REQUEST:
Put the data below into a JSON list of strings, one string per line with blank lines left out, starting at the line containing "What is the spatial" and ending at the last line of the data.

* BEGIN WORKING DATA *

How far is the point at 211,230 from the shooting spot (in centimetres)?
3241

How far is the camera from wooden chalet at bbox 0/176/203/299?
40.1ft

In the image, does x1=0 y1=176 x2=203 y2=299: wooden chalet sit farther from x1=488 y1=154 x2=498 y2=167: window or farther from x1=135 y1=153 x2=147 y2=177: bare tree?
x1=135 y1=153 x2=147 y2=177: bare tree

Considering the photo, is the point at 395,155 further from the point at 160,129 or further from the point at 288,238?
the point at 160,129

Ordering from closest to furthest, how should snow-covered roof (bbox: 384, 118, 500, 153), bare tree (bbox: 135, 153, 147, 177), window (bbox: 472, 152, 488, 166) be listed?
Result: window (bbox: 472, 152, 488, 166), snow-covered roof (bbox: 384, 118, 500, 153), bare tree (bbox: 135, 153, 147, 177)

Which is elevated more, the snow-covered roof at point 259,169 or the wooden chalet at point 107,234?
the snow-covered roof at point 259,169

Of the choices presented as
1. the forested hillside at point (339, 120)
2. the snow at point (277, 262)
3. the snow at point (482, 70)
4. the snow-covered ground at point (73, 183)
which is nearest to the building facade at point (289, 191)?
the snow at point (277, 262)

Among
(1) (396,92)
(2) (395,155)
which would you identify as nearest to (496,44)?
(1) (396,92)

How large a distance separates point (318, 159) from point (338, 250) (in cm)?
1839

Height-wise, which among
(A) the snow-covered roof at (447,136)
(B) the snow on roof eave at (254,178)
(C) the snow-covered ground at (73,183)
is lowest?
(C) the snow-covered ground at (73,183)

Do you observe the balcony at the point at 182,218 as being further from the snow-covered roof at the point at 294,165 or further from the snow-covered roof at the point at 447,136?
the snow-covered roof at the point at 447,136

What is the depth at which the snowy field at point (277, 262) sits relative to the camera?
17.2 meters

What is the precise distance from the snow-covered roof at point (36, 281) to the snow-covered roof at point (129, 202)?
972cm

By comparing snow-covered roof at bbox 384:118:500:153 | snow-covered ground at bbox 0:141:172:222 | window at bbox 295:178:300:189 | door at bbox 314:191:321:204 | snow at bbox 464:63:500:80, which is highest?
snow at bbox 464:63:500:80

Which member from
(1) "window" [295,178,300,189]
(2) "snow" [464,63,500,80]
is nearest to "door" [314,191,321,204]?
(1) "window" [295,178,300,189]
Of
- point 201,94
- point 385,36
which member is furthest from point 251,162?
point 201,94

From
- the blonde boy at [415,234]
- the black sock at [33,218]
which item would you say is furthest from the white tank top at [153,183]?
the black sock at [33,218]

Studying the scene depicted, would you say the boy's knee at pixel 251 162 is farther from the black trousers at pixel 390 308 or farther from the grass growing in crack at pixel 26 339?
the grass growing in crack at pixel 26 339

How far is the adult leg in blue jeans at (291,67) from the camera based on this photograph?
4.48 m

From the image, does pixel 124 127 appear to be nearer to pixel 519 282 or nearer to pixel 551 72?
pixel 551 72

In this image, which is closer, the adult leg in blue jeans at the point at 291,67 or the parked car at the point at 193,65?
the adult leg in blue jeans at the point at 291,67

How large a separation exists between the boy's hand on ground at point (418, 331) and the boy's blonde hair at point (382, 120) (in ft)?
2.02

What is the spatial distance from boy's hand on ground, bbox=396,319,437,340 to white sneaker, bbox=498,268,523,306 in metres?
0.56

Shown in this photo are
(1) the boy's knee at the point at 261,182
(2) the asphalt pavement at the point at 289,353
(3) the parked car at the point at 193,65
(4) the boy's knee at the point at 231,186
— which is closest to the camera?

* END WORKING DATA *

FULL RESPONSE:
[
  "What is the spatial distance from boy's hand on ground, bbox=396,319,437,340 to white sneaker, bbox=498,268,523,306 in metres?",
  "0.56",
  "Shown in this photo are",
  "(1) the boy's knee at the point at 261,182",
  "(2) the asphalt pavement at the point at 289,353",
  "(3) the parked car at the point at 193,65",
  "(4) the boy's knee at the point at 231,186",
  "— which is closest to the camera?"
]